• Written request:
Render all of the rows below as a numbered list, omitting the blank lines.

• Records provided:
===
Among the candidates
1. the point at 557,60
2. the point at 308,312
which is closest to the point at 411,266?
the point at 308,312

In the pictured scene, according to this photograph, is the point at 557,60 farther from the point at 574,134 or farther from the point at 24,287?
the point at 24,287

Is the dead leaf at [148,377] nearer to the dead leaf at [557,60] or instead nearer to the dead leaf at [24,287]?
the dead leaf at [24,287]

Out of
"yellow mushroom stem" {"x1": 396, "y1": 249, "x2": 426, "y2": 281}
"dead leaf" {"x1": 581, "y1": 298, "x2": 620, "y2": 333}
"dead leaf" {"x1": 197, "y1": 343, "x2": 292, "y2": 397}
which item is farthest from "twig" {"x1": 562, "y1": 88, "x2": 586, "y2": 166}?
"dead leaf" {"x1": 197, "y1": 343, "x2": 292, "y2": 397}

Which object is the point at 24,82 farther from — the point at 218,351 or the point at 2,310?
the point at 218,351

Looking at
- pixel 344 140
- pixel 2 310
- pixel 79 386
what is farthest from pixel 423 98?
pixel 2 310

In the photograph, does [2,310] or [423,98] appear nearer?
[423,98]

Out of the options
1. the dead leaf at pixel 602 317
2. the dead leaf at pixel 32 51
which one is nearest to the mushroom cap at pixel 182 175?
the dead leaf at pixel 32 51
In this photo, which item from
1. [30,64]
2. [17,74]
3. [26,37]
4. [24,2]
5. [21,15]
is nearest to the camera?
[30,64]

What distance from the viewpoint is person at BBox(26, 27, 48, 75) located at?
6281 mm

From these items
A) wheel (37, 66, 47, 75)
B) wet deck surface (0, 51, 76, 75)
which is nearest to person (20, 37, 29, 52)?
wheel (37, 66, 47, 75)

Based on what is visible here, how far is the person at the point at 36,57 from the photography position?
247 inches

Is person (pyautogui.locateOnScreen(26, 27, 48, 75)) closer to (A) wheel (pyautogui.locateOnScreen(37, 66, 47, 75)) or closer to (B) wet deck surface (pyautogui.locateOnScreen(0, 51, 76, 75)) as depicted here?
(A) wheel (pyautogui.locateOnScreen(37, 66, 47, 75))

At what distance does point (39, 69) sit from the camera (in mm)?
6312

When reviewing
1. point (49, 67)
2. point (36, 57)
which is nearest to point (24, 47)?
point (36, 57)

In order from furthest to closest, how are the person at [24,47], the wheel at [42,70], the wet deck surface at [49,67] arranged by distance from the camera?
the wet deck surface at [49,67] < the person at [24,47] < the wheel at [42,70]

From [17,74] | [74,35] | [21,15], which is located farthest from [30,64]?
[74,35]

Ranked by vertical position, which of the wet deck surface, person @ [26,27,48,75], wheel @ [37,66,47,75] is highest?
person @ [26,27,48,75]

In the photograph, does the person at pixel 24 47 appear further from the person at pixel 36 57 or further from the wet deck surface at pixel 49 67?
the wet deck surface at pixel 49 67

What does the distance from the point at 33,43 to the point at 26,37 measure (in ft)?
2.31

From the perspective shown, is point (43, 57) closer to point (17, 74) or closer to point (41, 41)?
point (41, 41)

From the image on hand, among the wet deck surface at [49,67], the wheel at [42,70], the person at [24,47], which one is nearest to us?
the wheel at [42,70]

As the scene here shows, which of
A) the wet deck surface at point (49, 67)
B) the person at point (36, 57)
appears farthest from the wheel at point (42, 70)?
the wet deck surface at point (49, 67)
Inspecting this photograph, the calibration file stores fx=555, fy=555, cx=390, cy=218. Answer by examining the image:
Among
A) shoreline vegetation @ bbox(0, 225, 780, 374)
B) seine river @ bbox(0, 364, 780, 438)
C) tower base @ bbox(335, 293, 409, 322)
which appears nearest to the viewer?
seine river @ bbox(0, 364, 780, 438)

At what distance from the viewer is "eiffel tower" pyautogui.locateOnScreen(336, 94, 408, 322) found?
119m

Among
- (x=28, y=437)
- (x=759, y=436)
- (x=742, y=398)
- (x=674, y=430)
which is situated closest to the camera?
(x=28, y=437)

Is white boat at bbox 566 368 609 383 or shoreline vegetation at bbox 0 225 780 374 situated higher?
===
• Exercise response:
1. Among the candidates
2. 1. the point at 557,60
3. 2. the point at 308,312
4. which is closest to the point at 411,266?
5. the point at 308,312
6. In the pictured scene, according to this photograph, is the point at 557,60 farther from the point at 574,134 or farther from the point at 24,287?
7. the point at 24,287
8. Is the dead leaf at [148,377] nearer to the dead leaf at [557,60] or instead nearer to the dead leaf at [24,287]?
9. the dead leaf at [24,287]
10. Out of
11. "yellow mushroom stem" {"x1": 396, "y1": 249, "x2": 426, "y2": 281}
12. "dead leaf" {"x1": 581, "y1": 298, "x2": 620, "y2": 333}
13. "dead leaf" {"x1": 197, "y1": 343, "x2": 292, "y2": 397}
14. which item is farthest from "twig" {"x1": 562, "y1": 88, "x2": 586, "y2": 166}?
15. "dead leaf" {"x1": 197, "y1": 343, "x2": 292, "y2": 397}
16. Which object is the point at 24,82 farther from — the point at 218,351 or the point at 2,310?
17. the point at 218,351
18. Looking at
19. - pixel 344 140
20. - pixel 2 310
21. - pixel 79 386
22. what is farthest from pixel 423 98?
23. pixel 2 310
24. In the photograph, does [2,310] or [423,98] appear nearer?
25. [423,98]
26. Out of the options
27. 1. the dead leaf at pixel 602 317
28. 2. the dead leaf at pixel 32 51
29. which one is nearest to the mushroom cap at pixel 182 175?
30. the dead leaf at pixel 32 51
31. In this photo, which item from
32. 1. [30,64]
33. 2. [17,74]
34. 3. [26,37]
35. 4. [24,2]
36. 5. [21,15]
37. is nearest to the camera?
38. [30,64]
39. What distance from the viewpoint is person at BBox(26, 27, 48, 75) located at?
40. 6281 mm
41. From these items
42. A) wheel (37, 66, 47, 75)
43. B) wet deck surface (0, 51, 76, 75)
44. which is nearest to person (20, 37, 29, 52)?
45. wheel (37, 66, 47, 75)
46. Based on what is visible here, how far is the person at the point at 36,57 from the photography position?
47. 247 inches
48. Is person (pyautogui.locateOnScreen(26, 27, 48, 75)) closer to (A) wheel (pyautogui.locateOnScreen(37, 66, 47, 75)) or closer to (B) wet deck surface (pyautogui.locateOnScreen(0, 51, 76, 75)) as depicted here?
49. (A) wheel (pyautogui.locateOnScreen(37, 66, 47, 75))
50. At what distance does point (39, 69) sit from the camera (in mm)?
51. 6312
52. When reviewing
53. 1. point (49, 67)
54. 2. point (36, 57)
55. which is nearest to point (24, 47)?
56. point (36, 57)
57. In order from furthest to closest, how are the person at [24,47], the wheel at [42,70], the wet deck surface at [49,67] arranged by distance from the camera?
58. the wet deck surface at [49,67] < the person at [24,47] < the wheel at [42,70]
59. From [17,74] | [74,35] | [21,15], which is located farthest from [30,64]?
60. [74,35]
61. Ranked by vertical position, which of the wet deck surface, person @ [26,27,48,75], wheel @ [37,66,47,75] is highest?
62. person @ [26,27,48,75]
63. In the photograph, does the person at pixel 24 47 appear further from the person at pixel 36 57 or further from the wet deck surface at pixel 49 67?
64. the wet deck surface at pixel 49 67
65. What does the distance from the point at 33,43 to the point at 26,37 measure (in ft)?
66. 2.31
67. From the perspective shown, is point (43, 57) closer to point (17, 74) or closer to point (41, 41)?
68. point (41, 41)
69. From the image on hand, among the wet deck surface at [49,67], the wheel at [42,70], the person at [24,47], which one is nearest to us?
70. the wheel at [42,70]
71. As the scene here shows, which of
72. A) the wet deck surface at point (49, 67)
73. B) the person at point (36, 57)
74. appears farthest from the wheel at point (42, 70)?
75. the wet deck surface at point (49, 67)
76. Inspecting this photograph, the calibration file stores fx=555, fy=555, cx=390, cy=218. Answer by examining the image:
77. Among
78. A) shoreline vegetation @ bbox(0, 225, 780, 374)
79. B) seine river @ bbox(0, 364, 780, 438)
80. C) tower base @ bbox(335, 293, 409, 322)
81. which appears nearest to the viewer?
82. seine river @ bbox(0, 364, 780, 438)
83. At what distance from the viewer is "eiffel tower" pyautogui.locateOnScreen(336, 94, 408, 322) found?
84. 119m
85. Among
86. - (x=28, y=437)
87. - (x=759, y=436)
88. - (x=742, y=398)
89. - (x=674, y=430)
90. which is situated closest to the camera?
91. (x=28, y=437)
92. Is white boat at bbox 566 368 609 383 or shoreline vegetation at bbox 0 225 780 374 situated higher?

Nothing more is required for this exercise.